I think the most common I've seen people talk about is hermit crabs. I've also seen people mention house geckos, and even the occasional chameleon. Has anyone had any luck housing multiple species together? I'm not planning on doing it any time soon, but I was just looking into it more.


----------



## TortieLuver

Interesting question...I have never done it or even thought about it. I am curious to hear what others say


----------



## acrantophis

I posed the same question adequate months ago. I saw how san Diego zoo keeps lizards and tortoises together. I have a family of western fence lizards living and breeding in my outdoor sulcata enclosure. I didn't put them there but they are all over it and sleep In the den with her. I would think a few bird species would work too. Most people responded to my post negatively. For the most part tortoises do near by themselves. But many zoos keep large multi species enclosures. Sao paolo brazil keeps radiated tortoises with turtles and caiman! 



acrantophis said:


> I posed the same question adequate months ago. I saw how san Diego zoo keeps lizards and tortoises together. I have a family of western fence lizards living and breeding in my outdoor sulcata enclosure. I didn't put them there but they are all over it and sleep In the den with her. I would think a few bird species would work too. Most people responded to my post negatively. For the most part tortoises do near by themselves. But many zoos keep large multi species enclosures. Sao paolo brazil keeps radiated tortoises with turtles and caiman!

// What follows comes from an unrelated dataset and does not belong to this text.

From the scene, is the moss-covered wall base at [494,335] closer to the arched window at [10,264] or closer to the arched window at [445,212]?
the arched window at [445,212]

A few months ago! Not adequate months ago! Damn you autocorrect!!!!


----------



## GeoTerraTestudo

In a large enough enclosure, I wouldn't object to a few small lizards (like fence lizards, whip tails, or anoles) taking up residence. And I guess I wouldn't mind if wild birds or squirrels stopped by every now and then, either. But I don't think I would ever intentionally introduce other animals into my tortoises' outdoor enclosure (when they get one), simply because I'd want to avoid crowding, conflict, and contagion.


----------



## ErinB

I have found toads in the outdoor enclosure, but never anywhere near the tortoise. Since no one's mentioned those yet, is there any reason to worry about those?


----------



## GeoTerraTestudo

ErinB said:


> I have found toads in the outdoor enclosure, but never anywhere near the tortoise. Since no one's mentioned those yet, is there any reason to worry about those?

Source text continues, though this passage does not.